Em cotejo com a Itália, por exemplo, depois do referendo, a relação população/deputado naquele país aumentou de 96 mil para 151 mil. Pelos padrões de “eficiência” do parlamentar brasileiro, todavia, a Itália só precisaria ter 186 parlamentares, ao invés de 400.
Enfim, o número de deputados federais no Brasil, contrario sensu, é adequado à dimensão continental e populacional do país. O que realmente destoa de muitas nações é o aspecto financeiro, quando se observa o salário e as vantagens que o deputado brasileiro recebe.
A tabela seguinte desfila os benefícios recebidos pelos deputados federais no Brasil. Note-se, de início, que o custo total de um deputado é 5,5 vezes maior do que seu salário, por conta dos auxílios complementares que lhe são pagos. No todo, cada deputado recebe cerca de R$ 183,9 mil por mês, o que equivale a R$ 2,2 milhões por ano. Somados os 513 parlamentares, o custo anual chega a mais de R$ 1,1 bilhão.

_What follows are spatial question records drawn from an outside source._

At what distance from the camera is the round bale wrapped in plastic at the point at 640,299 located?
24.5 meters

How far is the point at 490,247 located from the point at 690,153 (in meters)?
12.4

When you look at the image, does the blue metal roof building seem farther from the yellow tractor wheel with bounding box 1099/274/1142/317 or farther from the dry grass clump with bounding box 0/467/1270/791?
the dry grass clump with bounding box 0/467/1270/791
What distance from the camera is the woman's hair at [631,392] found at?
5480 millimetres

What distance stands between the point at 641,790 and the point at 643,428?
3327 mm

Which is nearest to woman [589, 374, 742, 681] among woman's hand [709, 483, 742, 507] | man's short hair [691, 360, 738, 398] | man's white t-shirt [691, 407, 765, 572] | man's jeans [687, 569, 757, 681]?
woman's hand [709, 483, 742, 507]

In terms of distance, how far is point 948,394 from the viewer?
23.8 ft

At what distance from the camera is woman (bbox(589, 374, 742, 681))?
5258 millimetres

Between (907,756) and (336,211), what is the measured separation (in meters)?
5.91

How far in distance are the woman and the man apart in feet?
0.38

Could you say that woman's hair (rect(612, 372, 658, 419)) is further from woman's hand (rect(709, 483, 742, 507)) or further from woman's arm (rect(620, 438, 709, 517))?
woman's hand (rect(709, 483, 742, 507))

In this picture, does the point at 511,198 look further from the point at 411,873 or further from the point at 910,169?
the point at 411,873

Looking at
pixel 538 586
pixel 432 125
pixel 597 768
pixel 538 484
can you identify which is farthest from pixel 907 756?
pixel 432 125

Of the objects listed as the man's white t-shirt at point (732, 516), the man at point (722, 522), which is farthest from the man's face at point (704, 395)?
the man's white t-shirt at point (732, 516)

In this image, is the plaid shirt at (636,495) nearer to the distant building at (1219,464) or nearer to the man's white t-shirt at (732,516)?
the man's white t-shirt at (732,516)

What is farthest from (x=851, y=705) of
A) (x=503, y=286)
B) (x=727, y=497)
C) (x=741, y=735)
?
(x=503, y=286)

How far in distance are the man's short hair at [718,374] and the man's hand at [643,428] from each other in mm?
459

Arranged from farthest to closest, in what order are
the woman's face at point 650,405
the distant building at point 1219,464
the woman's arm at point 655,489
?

Estudos relativamente recentes (The Economist, ONU, Transparência Brasil, entre outros) mostram que os salários e vantagens do parlamentar brasileiro (juntando deputado federal e senador) estão entre os maiores do mundo, muito acima dos de congressistas de países ricos.
À guisa de exemplo: vigorasse a PEC 106 (tramitação arquivada) a diminuição proposta no número de deputados federais (128) reduziria os gastos com parlamentares em R$ 282,5 milhões/ano.
Registre-se, por oportuno, que o número de deputados estaduais é função do quantitativo de deputados federais. Com a diminuição destes, os Legislativos das unidades da federação sofreriam redução proporcional, com menos despesas para o erário.
A partir de dados brutos coletados com muita dificuldade pela Transparência Brasil junto às nada transparentes Assembléias Legislativas*, é possível compor a seguinte configuração de valores.
Considerando os salários dos deputados estaduais (até 75% do salário do deputado federal) acrescidos dos benefícios (verba indenizatória, verba de gabinete, etc.), um parlamentar estadual recebe, em média, R$ 141.367,00 por mês, cerca de R$ 1,7 milhão por ano.
Como o total de deputados estaduais é de 1059, nos 26 estados e mais Distrito Federal, tem-se que a despesa mensal com os legisladores das unidades da federação é da ordem de R$ 149,7 milhões. Em 12 meses o gasto chega a R$1,8 bilhão.
Pela aludida PEC 106 os deputados estaduais se reduziriam a 794, gerando uma economia anual para o país de R$ 449,5 milhões.
A tabela abaixo sintetiza os gastos do erário público com salários e benefícios dos parlamentares federais e estaduais no Brasil. Note-se que a PEC 106 traria uma economia anual da ordem de R$ 732,0 milhões.
Naturalmente que a importância do Legislativo como instituição imprescindível do Estado Democrático de Direito não pode ser avaliada e medida apenas por meros demonstrativos e comparativos de custos financeiros. Muito menos ainda se deve atrelar o mérito da atividade parlamentar somente à mensuração de despesas que o exercício do mister congressual acarreta aos cofres públicos.
Num e noutro caso, há que se ter outros parâmetros que levem em conta a relevância do Poder Legislativo e a importância das funções e atribuições de seus membros.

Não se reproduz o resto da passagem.